#### Selected passage ####

Plaintiff, Brian Cadwallader, appeals the trial court’s judgment granting summary judgment to defendant, Allstate Insurance Company, and denying summary judgment to plaintiff.
The undisputed facts of this case are as follows: On May 23, 1998, M.S., N.A. and O.P.1 were foster children of Dinnah Ruf-fin, and were involved in a motor vehicle accident while riding in a vehicle owned by Marietta Beraud and operated by Natalie Beraud. The plaintiff in this case is Brian Cadwallader, appearing as La. C.C.P. art. 683(D) representative of M.S.; as attorney for T. Darlene Bewley, the La. C.C.P. art. 683(D) representative of N.A.; and as attorney for Lawrence Pichler, the provisional tutrix ad litem of O.P. Plaintiff filed suit against Natalie Beraud, and Allstate Insurance Company as the liability insurer of Natalie Beraud and as the UM insurer of Dinnah Ruffin.
Plaintiffs claims against Allstate in its capacity as the liability insurer of Natalie Beraud were settled. Cross motions for summary judgment were filed by plaintiff and Allstate on the issue of whether or not the foster children of Dinnah Ruffin are covered under her UM policy with Allstate. Plaintiff argued that the bfoster children are covered under the policy, and Allstate argued that they are not. In support of its motion, Allstate filed a memorandum and a copy of its policy issued to Ruffin. Plaintiff filed a memorandum in. support of its motion. The Allstate UM policy at issue lists insured persons as ‘You and any resident relative.” The issue presented by the cross motions for summary judgment is whether a foster child is a resident relative under the policy. The trial court granted Allstate’s motion for summary judgment, and denied plaintiffs motion for summary judgment. Plaintiff now appeals.
Summary judgment is properly granted only if the pleadings, depositions, answers to interrogatories, and admissions on file, together with the affidavits, if any, show that there is no genuine issue of material fact, and that the mover is entitled to judgment as a matter of law. La. C.C.P. art. 966. Article 966 was amended in 1996, but the burden of proof remains with the mover to show that no genuine issue of material fact exists. If the mover will not bear the burden of proof at trial, his burden on the motion does not require him to negate all essential elements of the plaintiffs claim, but rather to point out that there is an absence of factual support for one or more elements essential to the claim. La. C.C.P. art. 966 C(2); Fairbanks v. Tulane University, 98-1228 (La.App. 4 Cir. 3/31/99), 731 So.2d 983. After the mover has met its initial burden of proof, the burden shifts to the non-moving party to produce factual support sufficient to establish that he will be able to satisfy his evidentiary burden at trial. La. C.C.P. art. 966 C(2); Smith v. General Motors Corp., 31-258 (La.App. 2 Cir. 12/9/98), 722 So.2d 348. If the non-moving party fails to meet this burden, there is no genuine issue of material fact and the mover is entitled to summary judgment as a matter of law. La. C.C.P. art. 966; Schwarz v. Administrators of Tulane Educational *1029Fund, 97-0222 (La.App. 4 Cir. 9/10/97), 699 So.2d 895. Appellate courts review summary judgments de novo, using the same criteria that govern the trial court’s consideration of whether summary judgment is appropriate.

#### Record extracts ####

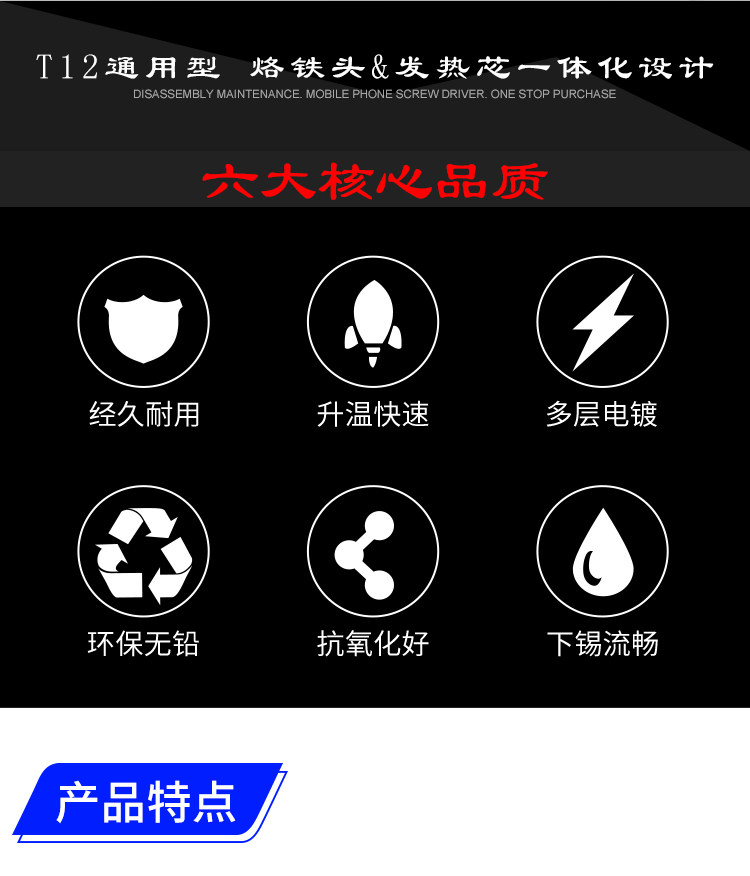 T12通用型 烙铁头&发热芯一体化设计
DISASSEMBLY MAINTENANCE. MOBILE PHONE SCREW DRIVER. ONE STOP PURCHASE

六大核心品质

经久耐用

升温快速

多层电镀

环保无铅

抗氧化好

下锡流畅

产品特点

####
#### Record extracts ####

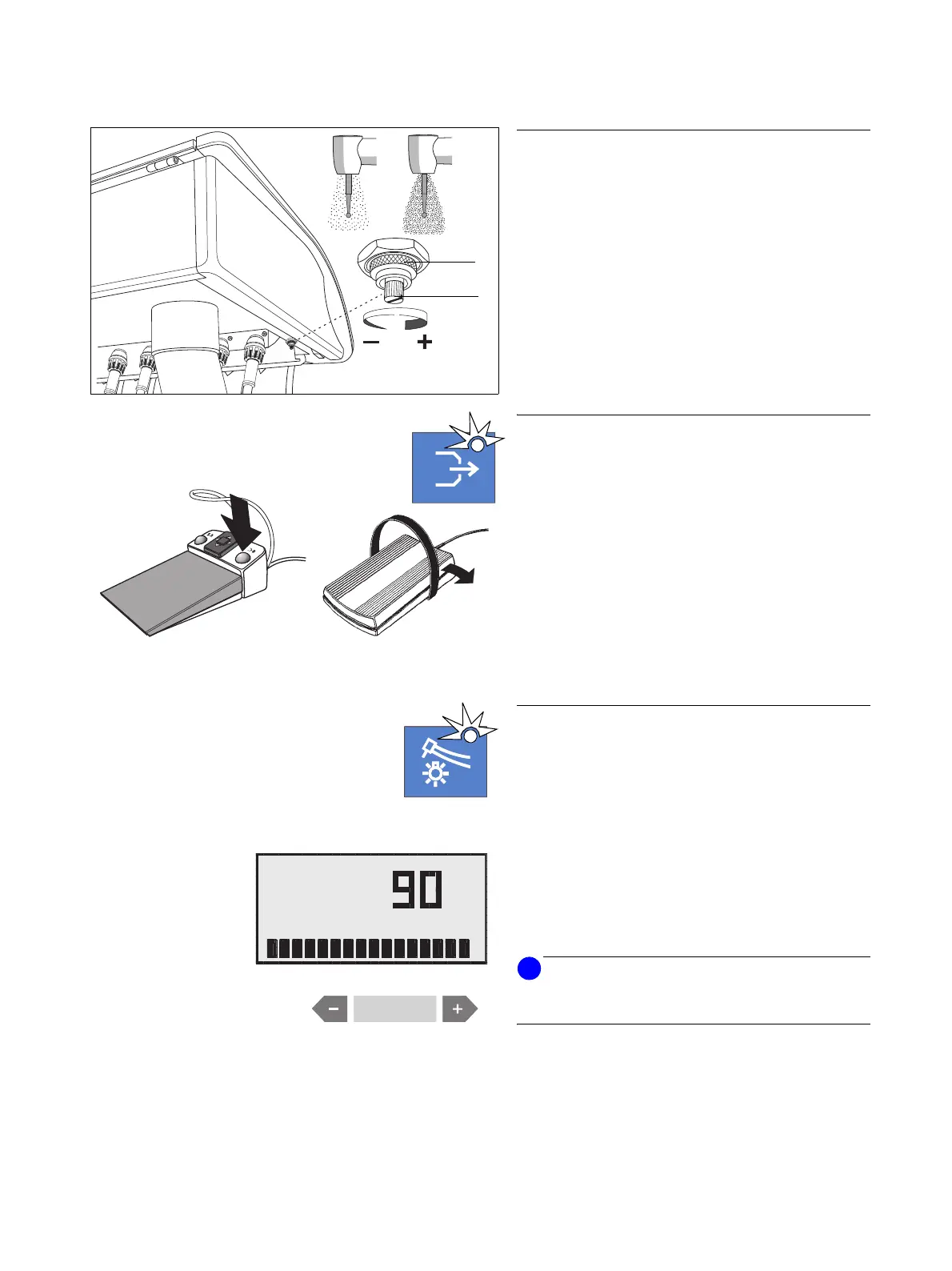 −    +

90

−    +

####

Brief 1: According to the court opinion, which items on file, along with any affidavits, must show that there is no genuine issue of material fact before summary judgment is properly granted? List them all.
Brief 2: Transcribe the part of the court opinion that opens with the words containing "The undisputed facts" and closes with "of Dinnah Ruffin.".
Brief 3:
Answer these from the court opinion:
(a) On what date did the motor vehicle accident involving the foster children occur?
(b) How does the Allstate UM policy list insured persons?
(c) How do appellate courts review summary judgments?
Work only from the court opinion for what follows; the material does not count as a source.

Reply 1:
- Pleadings
- Depositions
- Answers to interrogatories
- Admissions on file
- Affidavits, if any

Reply 2:
The undisputed facts of this case are as follows: On May 23, 1998, M.S., N.A. and O.P.1 were foster children of Dinnah Ruf-fin, and were involved in a motor vehicle accident while riding in a vehicle owned by Marietta Beraud and operated by Natalie Beraud. The plaintiff in this case is Brian Cadwallader, appearing as La. C.C.P. art. 683(D) representative of M.S.; as attorney for T. Darlene Bewley, the La. C.C.P. art. 683(D) representative of N.A.; and as attorney for Lawrence Pichler, the provisional tutrix ad litem of O.P. Plaintiff filed suit against Natalie Beraud, and Allstate Insurance Company as the liability insurer of Natalie Beraud and as the UM insurer of Dinnah Ruffin.

Reply 3:
(a) May 23, 1998.
(b) As "You and any resident relative."
(c) De novo, using the same criteria that govern the trial court's consideration of whether summary judgment is appropriate.